──────── Passage shown

# RCI/Disney occupancy



## Dukevrj (Dec 14, 2009)

I am looking at making an exchange at AKV for 10/10.  I do see availability.  My question is if I see a 1BR, can I book it for 2 adults and 3 kids. Or would I need a 2 Bedroom? (Really dont have the points)  I know they need the correct # of guests for Magic Express, and DDP.  Unsure what to do. Thanks for any info.  

Ray


----------



## rickandcindy23 (Dec 14, 2009)

Dukevrj said:


> I am looking at making an exchange at AKV for 10/10.  I do see availability.  My question is if I see a 1BR, can I book it for 2 adults and 3 kids. Or would I need a 2 Bedroom? (Really dont have the points)  I know they need the correct # of guests for Magic Express, and DDP.  Unsure what to do. Thanks for any info.
> 
> Ray



If one child is under 2, you are fine, but otherwise, Disney won't let you have five in the room.


----------



## delilahmarie (Dec 14, 2009)

The one bedrooms at AKV sleep up to 5 because they have a sleeper chair in the living room (except the value accommodations at Kidani Village). The Kidiani Village one bedroom also come with two bathrooms.

Delilah


----------



## ciscogizmo1 (Dec 14, 2009)

Yes... at AKV and BLT the 1 bedrooms sleep 5 with the chair sleeper.  At OKV, BCV, BWV, SSR & VWL the one bedroom only sleeps 4.  So, if I were you I'd grab it!

────────────────
──────── Information provided

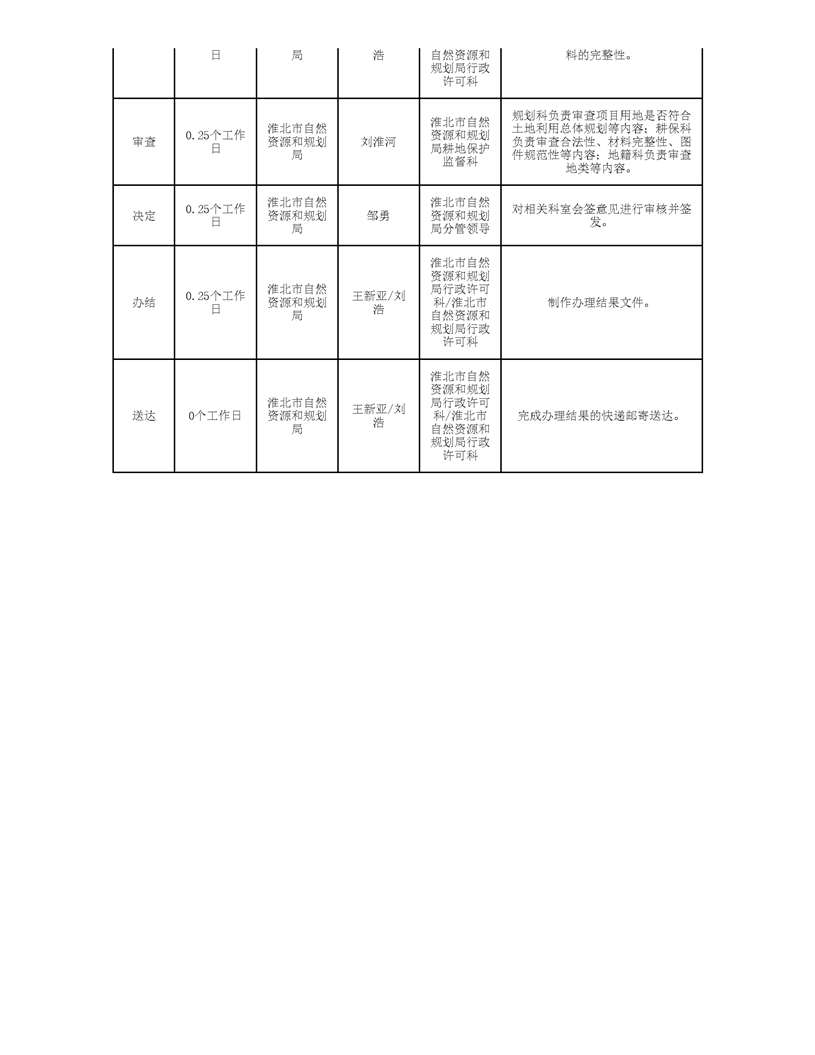 | | 日 | 局 | 浩 | 自然资源和规划局行政许可科 | 料的完整性。 |
|---|---|---|---|---|---|
| 审查 | 0.25个工作日 | 淮北市自然资源和规划局 | 刘淮河 | 淮北市自然资源和规划局耕地保护监督科 | 规划科负责审查项目用地是否符合土地利用总体规划等内容；耕保科负责审查合法性、材料完整性、图件规范性等内容；地籍科负责审查地类等内容。 |
| 决定 | 0.25个工作日 | 淮北市自然资源和规划局 | 邹勇 | 淮北市自然资源和规划局分管领导 | 对相关科室会签意见进行审核并签发。 |
| 办结 | 0.25个工作日 | 淮北市自然资源和规划局 | 王新亚/刘浩 | 淮北市自然资源和规划局行政许可科/淮北市自然资源和规划局行政许可科 | 制作办理结果文件。 |
| 送达 | 0个工作日 | 淮北市自然资源和规划局 | 王新亚/刘浩 | 淮北市自然资源和规划局行政许可科/淮北市自然资源和规划局行政许可科 | 完成办理结果的快递邮寄送达。 |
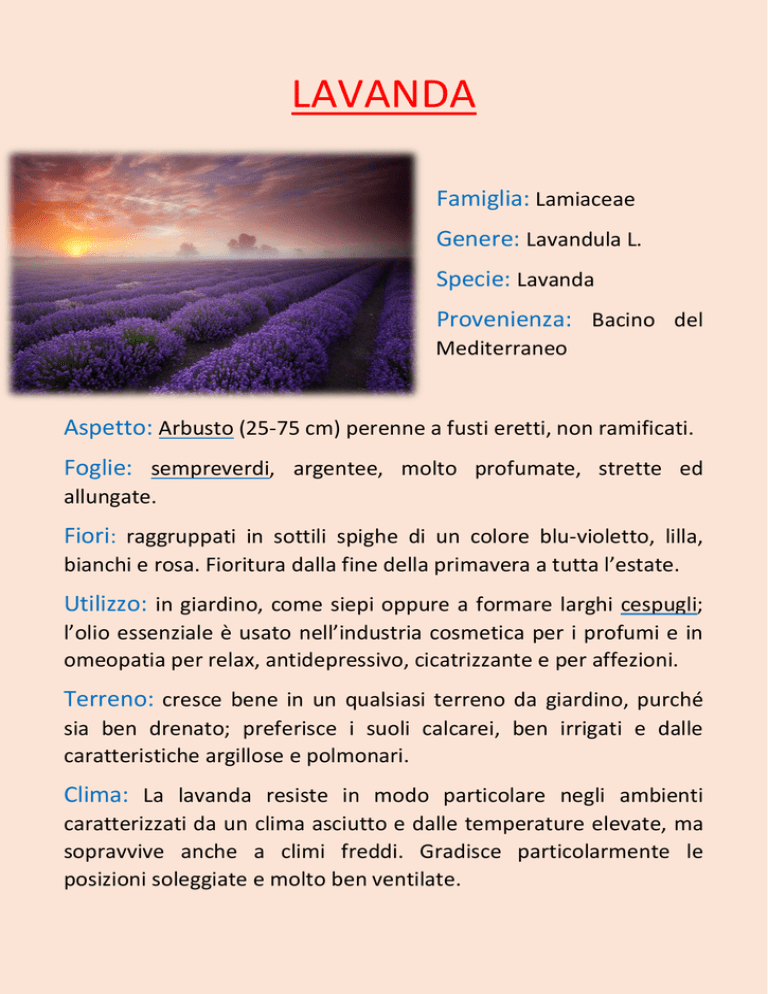 LAVANDA

Famiglia: Lamiaceae

Genere: Lavandula L.

Specie: Lavanda

Provenienza: Bacino del Mediterraneo

Aspetto: Arbusto (25-75 cm) perenne a fusti eretti, non ramificati.

Foglie: sempreverdi, argentee, molto profumate, strette ed allungate.

Fiori: raggruppati in sottili spighe di un colore blu-violetto, lilla, bianchi e rosa. Fioritura dalla fine della primavera a tutta l'estate.

Utilizzo: in giardino, come siepi oppure a formare larghi cespugli; l'olio essenziale è usato nell'industria cosmetica per i profumi e in omeopatia per relax, antidepressivo, cicatrizzante e per affezioni.

Terreno: cresce bene in un qualsiasi terreno da giardino, purché sia ben drenato; preferisce i suoli calcarei, ben irrigati e dalle caratteristiche argillose e polmonari.

Clima: La lavanda resiste in modo particolare negli ambienti caratterizzati da un clima asciutto e dalle temperature elevate, ma sopravvive anche a climi freddi. Gradisce particolarmente le posizioni soleggiate e molto ben ventilate.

────────────────

## Required action 1
Answer these from the thread on RCI/Disney occupancy:
(a) For what date is Ray looking at an exchange at AKV?
(b) What sleeping piece lets the AKV one-bedrooms hold five people?
(c) At which resorts does ciscogizmo1 say the one bedroom sleeps only 4?
## Required action 2
Could you repeat the part of the thread on RCI/Disney occupancy starting with "The one bedrooms" and going on through "ciscogizmo1 (Dec 14, 2009)"?
## Required action 3
What comes next in the thread on RCI/Disney occupancy? Write the continuation that follows its last post.

## Exercise response 1
(a) 10/10
(b) A sleeper chair in the living room
(c) OKV, BCV, BWV, SSR and VWL

## Exercise response 2
The one bedrooms at AKV sleep up to 5 because they have a sleeper chair in the living room (except the value accommodations at Kidani Village). The Kidiani Village one bedroom also come with two bathrooms.

Delilah


----------



## ciscogizmo1 (Dec 14, 2009)

## Exercise response 3
----------



## ciscogizmo1 (Dec 14, 2009)

rickandcindy23 said:


> If one child is under 2, you are fine, but otherwise, Disney won't let you have five in the room.


This is not true for AKV and BLT.


----------



## dms1709 (Dec 15, 2009)

I have a one bedroon in AKL and the RCI confirmation says it only sleeps 4.


----------



## bnoble (Dec 15, 2009)

The confirmations do only say 4/4.  But, if you have been assigned to any category in Kidani (and maybe some in Jambo), there is a sleeper chair in the living room for a fifth person.  I probably wouldn't do it unless I was in Kidani, because I'd also want the second bathroom.  But, if you call RCI with the unit on hold, they will tell you whether you have that second bath (and hence, whether you are in Kidani) or not.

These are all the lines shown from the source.